After the TCS, CAL and ASC model changes, the DAQ was restarted. There were no GDS frame broadcaster changes made today (ECR is pending).

This morning, the ASC system was found to be blasting signals out after the model change because the inputs and output switches in the main loops were still ON even though all of the Guardians were set to DOWN for maintenance day.  So, I set the SDF to capture that the h1ascsafe.snap should restore the INPUT switches to OFF, then the Guardian will turn them on when appropriate later.  I watched the guardian turn them on during transition, just now, so all is good.

The AA chassis D1500176 with PI band Pass filter was installed at EX/EY this morning.
Units were installed in rack SUS-C2 slot U21. Units installed:

S1500143 - EY
S1500144 - EX

 
Filiberto Clara

I checked the LTS containers in the LVEA today, I increased the flow to the SUS cluster and included a recent dew point plot.

Chris Soike assisted me with the annual lubrication of the axial vane supply fans today.

Elli, Alastair, Nutsinee

The CO2X IR temperature sensor doesn't behave like it should.
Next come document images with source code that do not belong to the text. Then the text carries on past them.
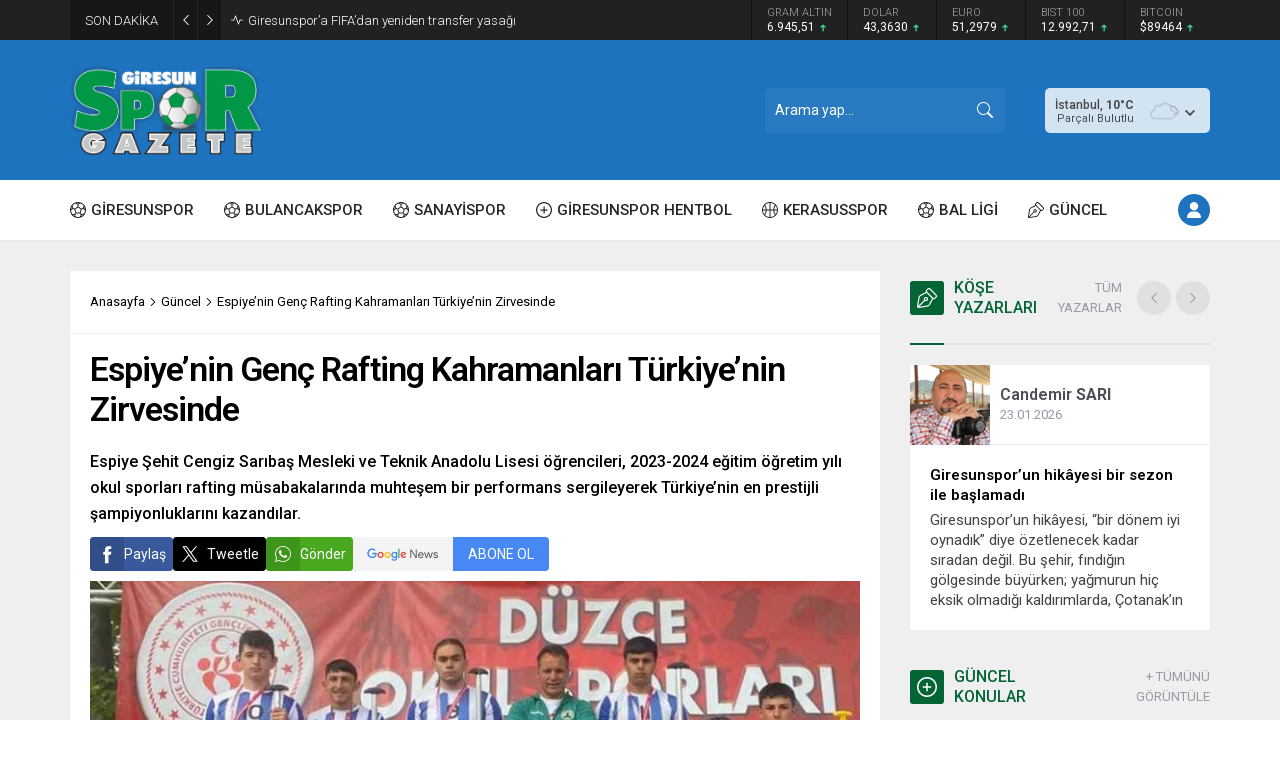

--- FILE ---
content_type: text/html; charset=UTF-8
request_url: https://giresunsporgazete.com/wp-admin/admin-ajax.php
body_size: -309
content:
{"data":31}

--- FILE ---
content_type: text/html; charset=UTF-8
request_url: https://giresunsporgazete.com/wp-admin/admin-ajax.php
body_size: -362
content:
{"data":{"7232":"31","11505":"70","6640":"29","3651":"19","7632":"59","10086":"130","11576":"47"}}

--- FILE ---
content_type: text/html; charset=UTF-8
request_url: https://giresunsporgazete.com/wp-admin/admin-ajax.php
body_size: -602
content:
{"data":{"7232":0}}

--- FILE ---
content_type: text/html; charset=utf-8
request_url: https://www.google.com/recaptcha/api2/aframe
body_size: 249
content:
<!DOCTYPE HTML><html><head><meta http-equiv="content-type" content="text/html; charset=UTF-8"></head><body><script nonce="QJl3enYL6Tq_5aH5P0lP5g">/** Anti-fraud and anti-abuse applications only. See google.com/recaptcha */ try{var clients={'sodar':'https://pagead2.googlesyndication.com/pagead/sodar?'};window.addEventListener("message",function(a){try{if(a.source===window.parent){var b=JSON.parse(a.data);var c=clients[b['id']];if(c){var d=document.createElement('img');d.src=c+b['params']+'&rc='+(localStorage.getItem("rc::a")?sessionStorage.getItem("rc::b"):"");window.document.body.appendChild(d);sessionStorage.setItem("rc::e",parseInt(sessionStorage.getItem("rc::e")||0)+1);localStorage.setItem("rc::h",'1769270048412');}}}catch(b){}});window.parent.postMessage("_grecaptcha_ready", "*");}catch(b){}</script></body></html>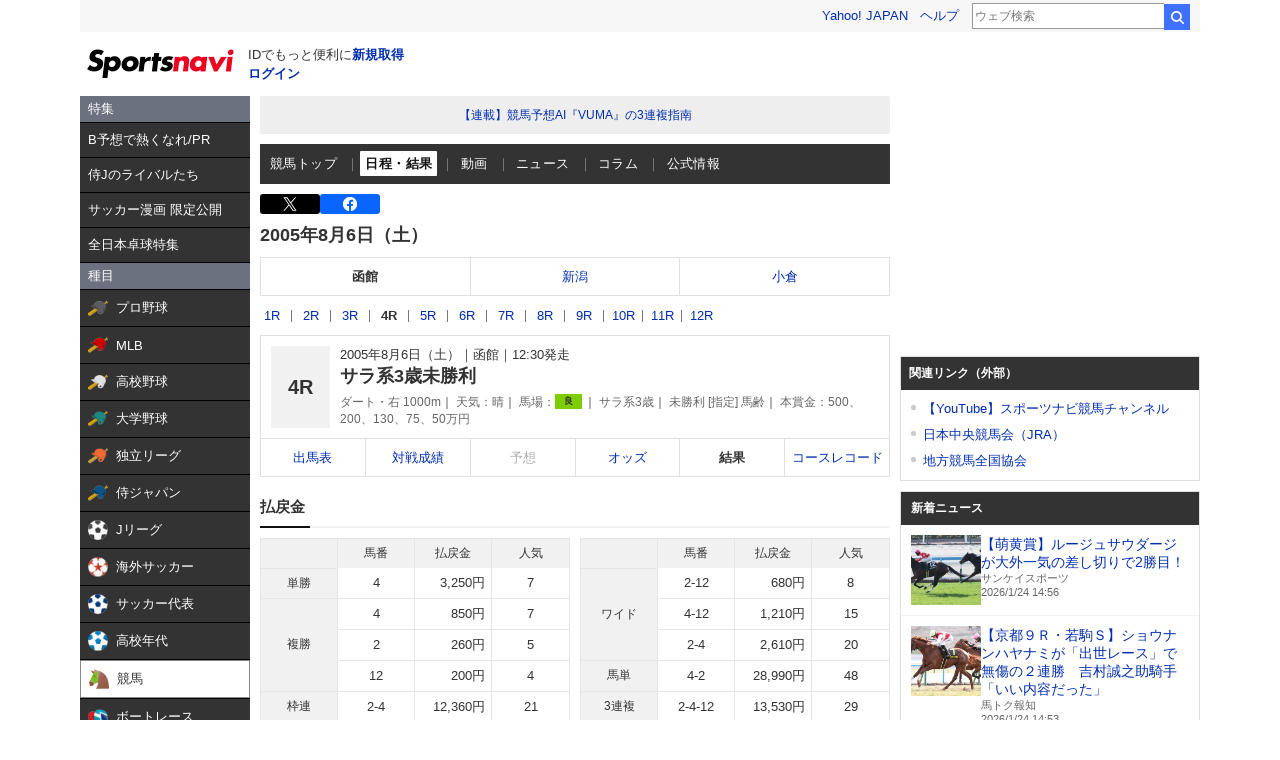

--- FILE ---
content_type: text/html; charset=utf-8
request_url: https://www.google.com/recaptcha/api2/aframe
body_size: 268
content:
<!DOCTYPE HTML><html><head><meta http-equiv="content-type" content="text/html; charset=UTF-8"></head><body><script nonce="prZmKZ01JLfw2wFtq0PDsA">/** Anti-fraud and anti-abuse applications only. See google.com/recaptcha */ try{var clients={'sodar':'https://pagead2.googlesyndication.com/pagead/sodar?'};window.addEventListener("message",function(a){try{if(a.source===window.parent){var b=JSON.parse(a.data);var c=clients[b['id']];if(c){var d=document.createElement('img');d.src=c+b['params']+'&rc='+(localStorage.getItem("rc::a")?sessionStorage.getItem("rc::b"):"");window.document.body.appendChild(d);sessionStorage.setItem("rc::e",parseInt(sessionStorage.getItem("rc::e")||0)+1);localStorage.setItem("rc::h",'1769234456068');}}}catch(b){}});window.parent.postMessage("_grecaptcha_ready", "*");}catch(b){}</script></body></html>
I turned the variable resistor while pointing the sensor out to the room until it tripped, turn it back a quater turn to untrip it, put my hand infront of it and it didn't trip. Then I tried 1/8th of a turn (still required a quarter turn from the tripping point to untrip the alarm), still couldn't trip it. Eventually I turned the resistor so close to the tripping point and still was not able to trip it with my hand. We didn't have this problem with the CO2Y IR sensor we installed last week. We are suspecting bad sensor and now looking for a spare. Hope to try again next Tuesday (given the spare sensor is found). The sensor mount has been installed on the viewport.

New ASC model was installed.

SDF showed more than 6000 channels that are not available in the frame. These were either deleted in this model uptate (entire Initial Alignment System, some Alignment Dither System signals etc.) or obsolete channels from long time ago (e.g. all ASC-ALS signals that were moved to ALS model a long time ago).

Betsy made a new snapshot and we confired everything in SDF for new channels.

Note that the ASC MEDM screen is NOT updated. Functionality of the new model is exactly the same as before (new things introduced at LLO are terminated at the top level at LHO except new dither system).

A few SDF bugs for the next upgrade please:

1)  Today, in SDF I needed to UNMONITOR 2000 channels on H1 LSCAUX.  However the SELECT ALL - MON button at the top of the column of 40-per-page does not let you mass-select channels from the the FULL TABLE view.  You can only mass-select from the DIFF table.  However, if there are no diffs on the channels, they don't show up.  Likely this is because the FULL LIST is a mixed bag of monitored and unmonitored channels.  Maybe we need to add a MONITORED table to the drop down options?

2)  Sometimes channels get moved into the CHANS NOT MON list with or without a setpoint.  (See attached.)  Probably not a big deal, but annoyingly inconsistent.  Today, I moved many of the channels shown in the attached picture to the not mon list and only some of them have a setpoint.

While looking at a few big glitches, I noticed that many have a curious post-glitch feature around 300Hz.  The post-glitch ring seems to match the periscope frequencies we usually see noise at... could this be a hint as to the source of some of our glitches?  Maybe this was fixed last night, maybe not.